■ ACTIVITY 1 ■
Quote the Go performance question from "I have been" to "point of view?".
■ ACTIVITY 2 ■
Answer these from the Go performance question:
(a) What value is assigned to timelimitNS in main?
(b) What capacity does CreateGameState give the zombies and humans slices?
(c) What expression defines the constant PLAYER_SPEED_SQ?

■ TEXT FOR ANALYSIS ■
I have been benchmarking the code for a while and have been able to make it a lot faster compared to my initial attempts, but now seem to have hit a ceiling in my abilities in improving performance. Have I made bad decisions from performance point of view?

Here's the code:

package main

import (
    "fmt"
    "math"
    "math/rand"
    "os"
    "time"
)

const (
    ZOMBIE_SPEED_SQ      float64 = 400 * 400
    PLAYER_SPEED_SQ      float64 = 1000 * 1000
    SHOOT_RANGE_SQ       float64 = 2000 * 2000
    ZOMBIES_SAFE_DIST_SQ float64 = (400 + 1000 + 2000) * (400 + 1000 + 2000)
)

var FIBS = []int{1, 1, 2, 3, 5, 8, 13, 21, 34, 55, 89, 144,
    233, 377, 610, 987, 1597, 2584, 4181, 6765,
    10946, 17711, 28657, 46368, 75025, 121393,
    196418, 317811, 514229, 832040}

func main() {
    rand.Seed(time.Now().UTC().UnixNano())

    var timelimitNS time.Duration
    timelimitNS = 1000E6

    i, score := FindSolution(timelimitNS)

    fmt.Fprintf(os.Stderr, "did %v simulations, best score %v \n", i, score)
}

// Point struct and related methods

type Point struct {
    x float64
    y float64
}

func (me *Point) DistSq(to *Point) float64 {
    return (to.x-me.x)*(to.x-me.x) + (to.y-me.y)*(to.y-me.y)
}
func (me *Point) Move(to *Point, speedsq float64) {
    distsq := me.DistSq(to)
    if speedsq <= distsq {
        temp := speedsq / distsq
        mod := math.Sqrt(temp)
        me.x = math.Trunc(me.x + mod*(to.x-me.x))
        me.y = math.Trunc(me.y + mod*(to.y-me.y))
    } else {
        me.x = to.x
        me.y = to.y
    }
}

// Gamestate struct and related methods

type GameState struct {
    score   int
    player  *Point
    zombies []*Point
    humans  []*Point
}

func CreateGameState() *GameState {
    state := new(GameState)
    state.score = 0
    state.player = nil
    state.zombies = make([]*Point, 0, 100)
    state.humans = make([]*Point, 0, 100)
    return state
}

func (state *GameState) Simulate(inpGen func() *Point, cutoff int) (int, []Point) {
    turn := 0

    tempSlice := make([]*Point, 0, 100)

■ DATA ■
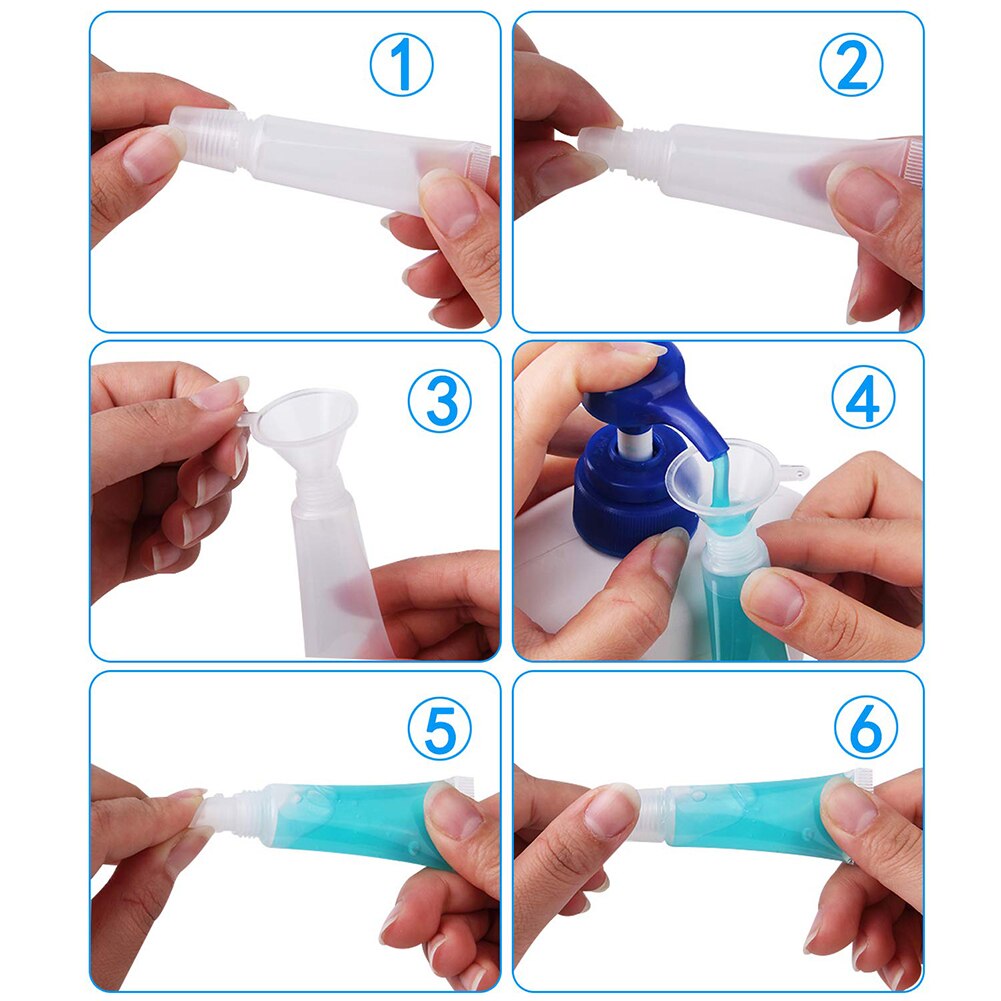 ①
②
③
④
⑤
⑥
...
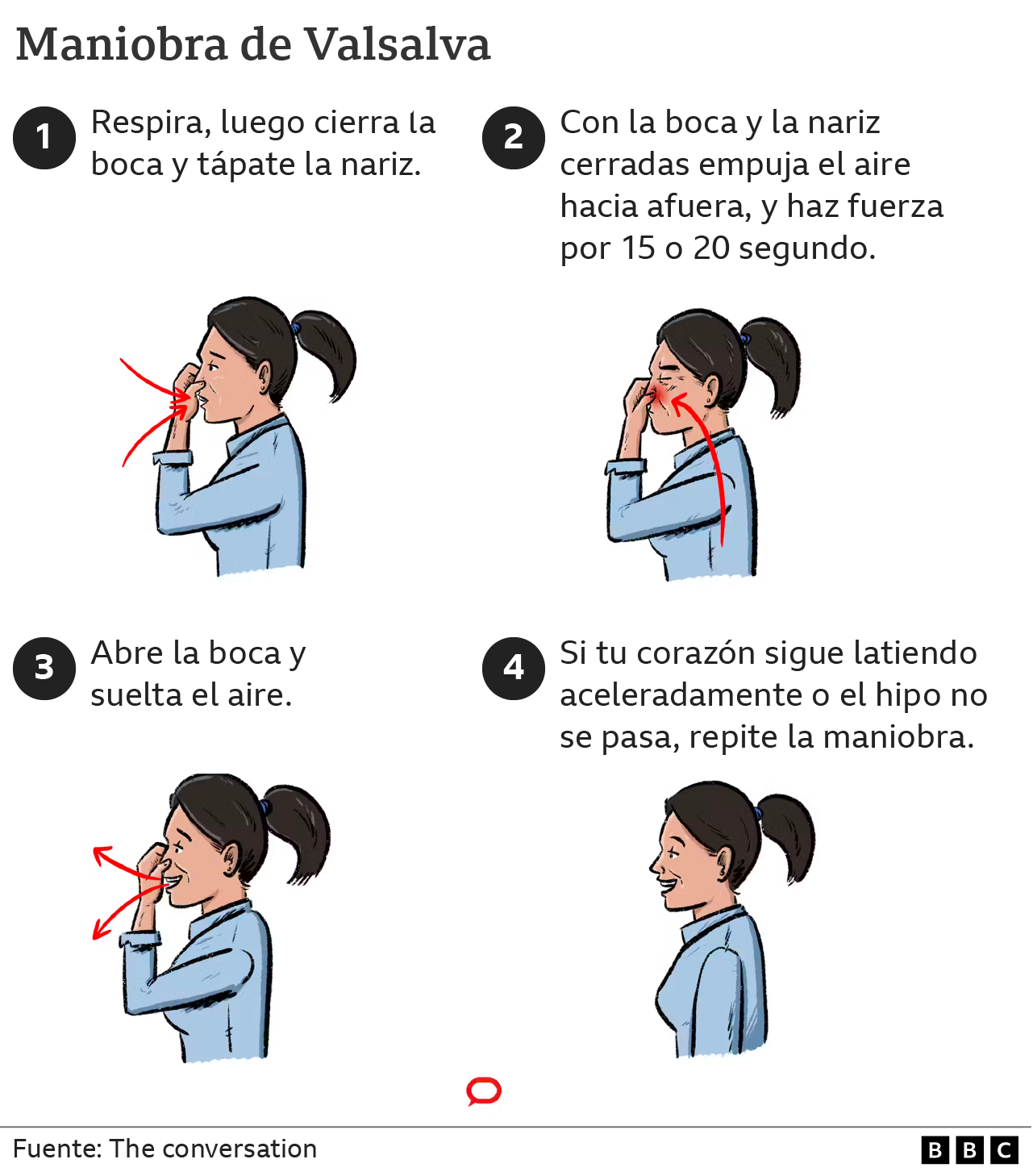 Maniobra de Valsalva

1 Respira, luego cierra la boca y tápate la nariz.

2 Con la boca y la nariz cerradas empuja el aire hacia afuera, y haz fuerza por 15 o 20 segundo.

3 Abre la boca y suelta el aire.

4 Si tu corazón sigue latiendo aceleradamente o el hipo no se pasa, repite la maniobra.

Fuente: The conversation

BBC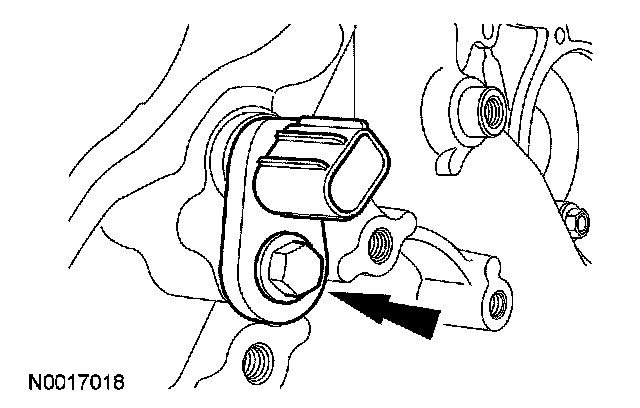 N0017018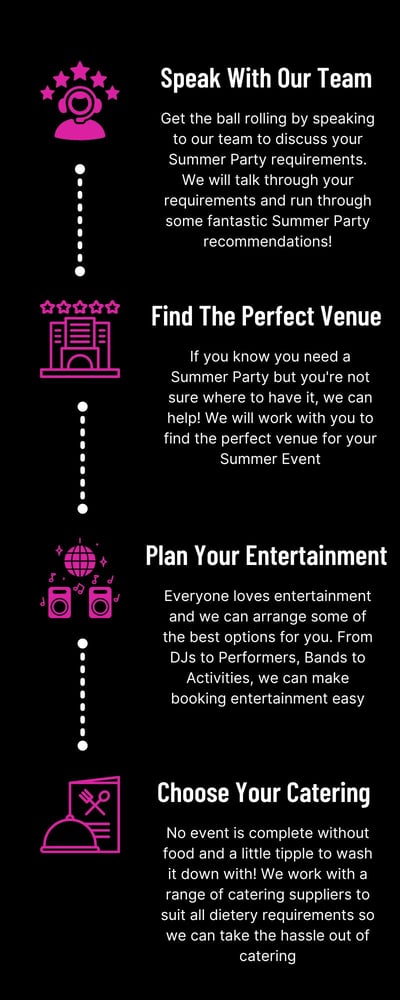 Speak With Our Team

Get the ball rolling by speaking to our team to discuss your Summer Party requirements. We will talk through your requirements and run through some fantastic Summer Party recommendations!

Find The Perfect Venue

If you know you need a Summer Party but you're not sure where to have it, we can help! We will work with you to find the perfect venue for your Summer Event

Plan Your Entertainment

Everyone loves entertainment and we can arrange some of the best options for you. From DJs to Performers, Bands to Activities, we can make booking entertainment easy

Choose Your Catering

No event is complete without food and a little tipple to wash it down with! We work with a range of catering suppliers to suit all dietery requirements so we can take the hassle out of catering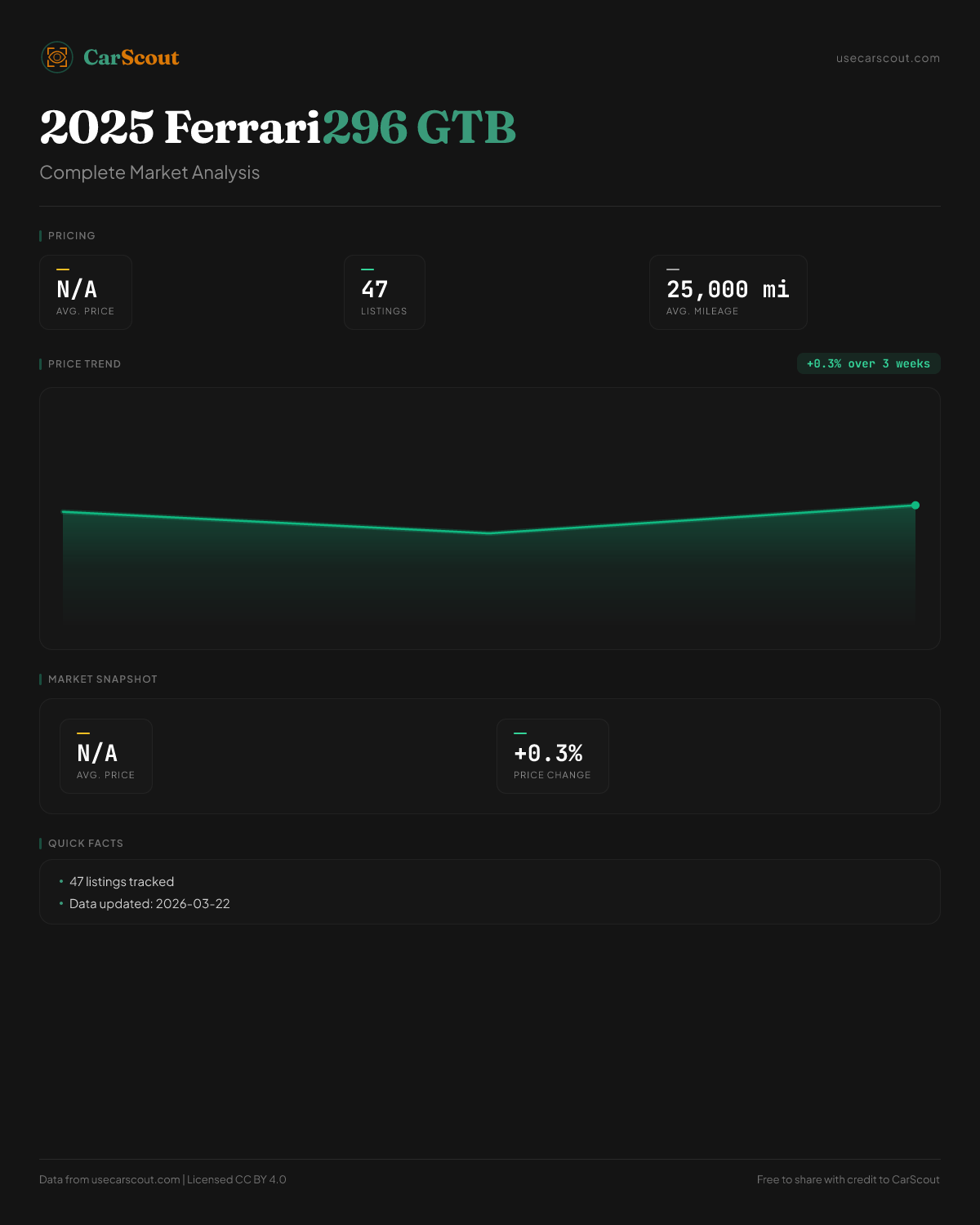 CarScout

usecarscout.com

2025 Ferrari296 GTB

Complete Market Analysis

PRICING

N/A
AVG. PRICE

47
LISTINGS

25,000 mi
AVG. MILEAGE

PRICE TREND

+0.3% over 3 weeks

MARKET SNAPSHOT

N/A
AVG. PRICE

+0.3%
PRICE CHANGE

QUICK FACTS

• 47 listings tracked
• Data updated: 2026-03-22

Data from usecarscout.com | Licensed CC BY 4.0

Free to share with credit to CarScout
---
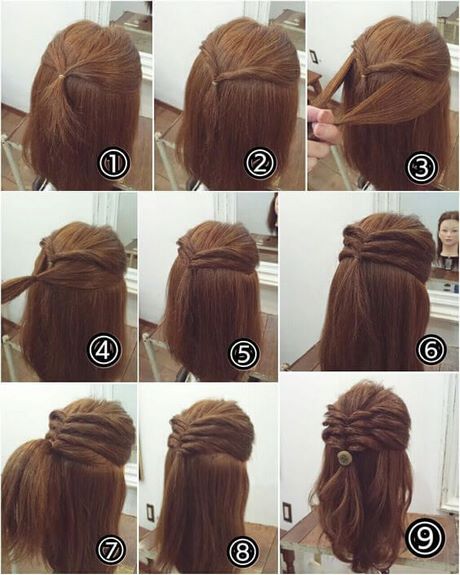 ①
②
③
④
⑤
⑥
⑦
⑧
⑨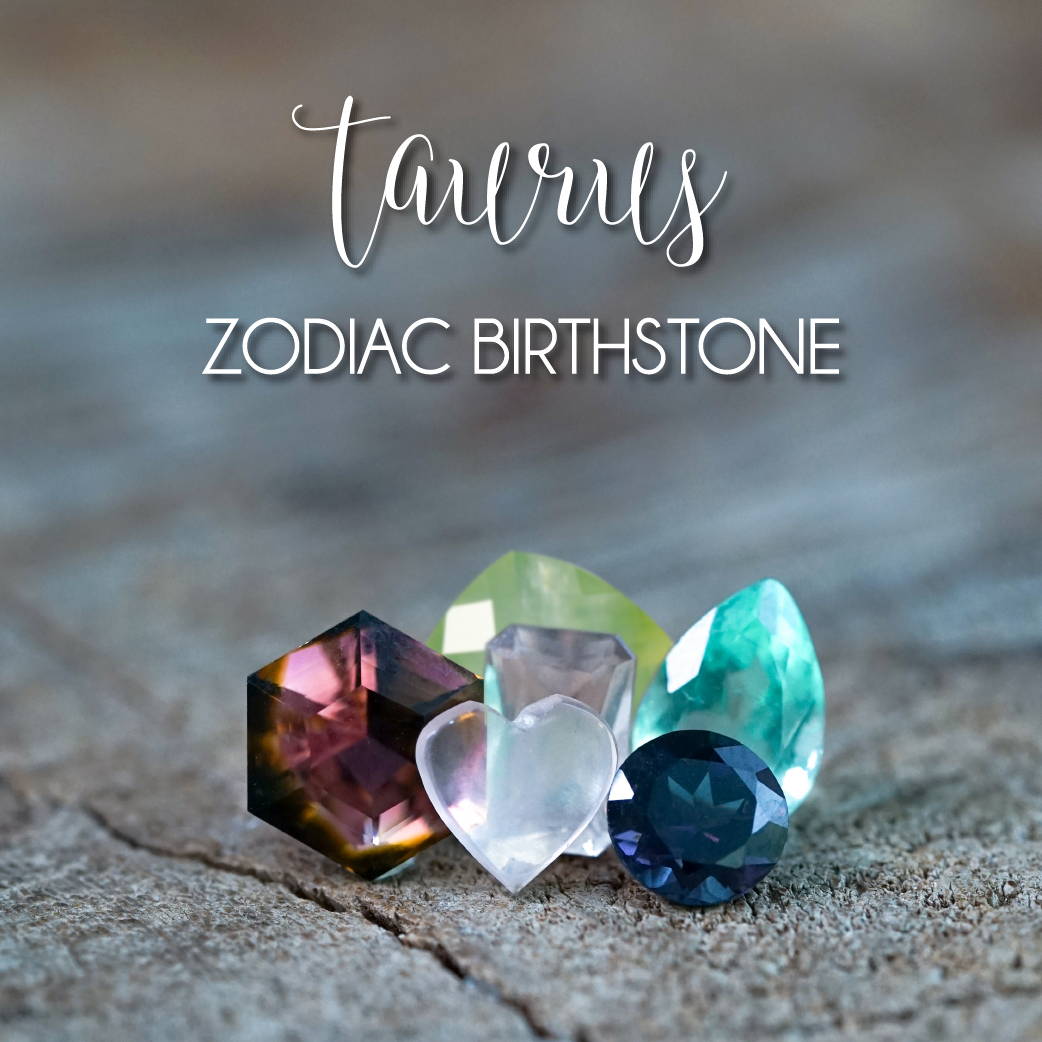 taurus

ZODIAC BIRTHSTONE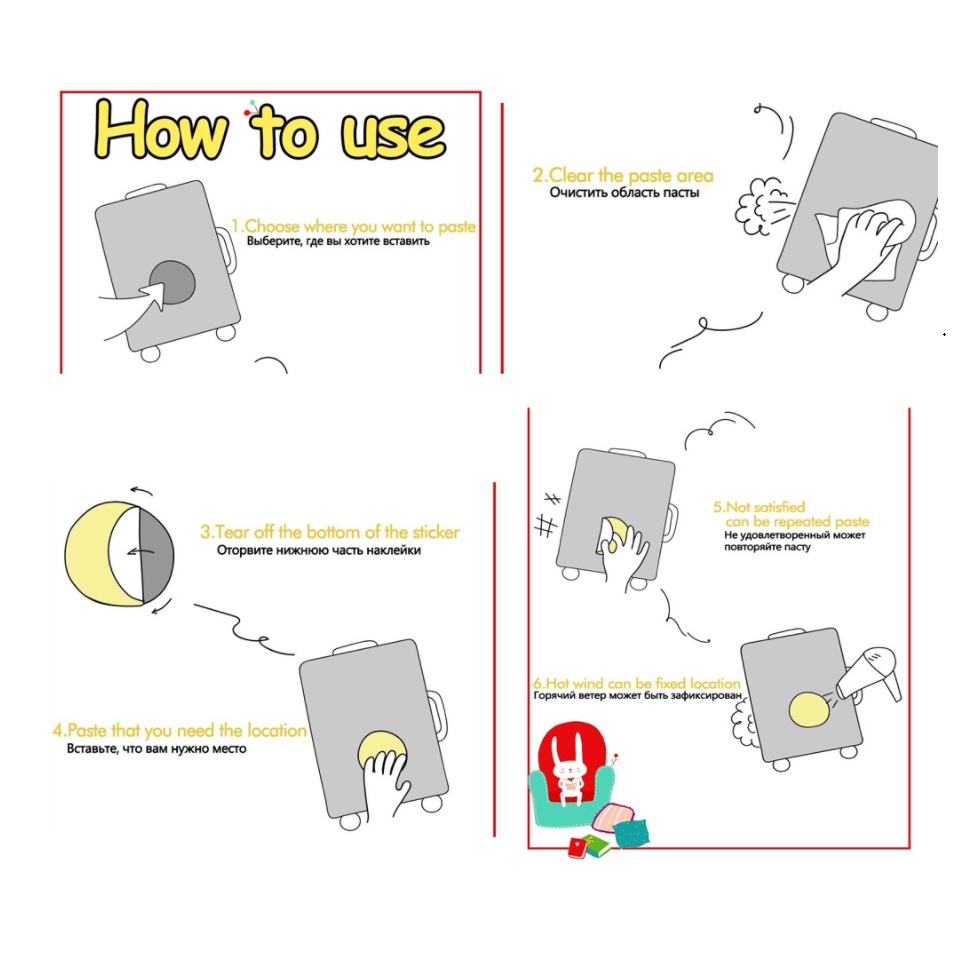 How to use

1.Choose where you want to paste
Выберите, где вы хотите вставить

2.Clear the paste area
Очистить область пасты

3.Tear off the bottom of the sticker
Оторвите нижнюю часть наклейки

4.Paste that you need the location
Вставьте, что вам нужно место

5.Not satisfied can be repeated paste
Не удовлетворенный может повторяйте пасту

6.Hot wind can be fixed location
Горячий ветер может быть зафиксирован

■ YOUR SOLUTION 1 ■
I have been benchmarking the code for a while and have been able to make it a lot faster compared to my initial attempts, but now seem to have hit a ceiling in my abilities in improving performance. Have I made bad decisions from performance point of view?

■ YOUR SOLUTION 2 ■
(a) 1000E6
(b) 100
(c) 1000 * 1000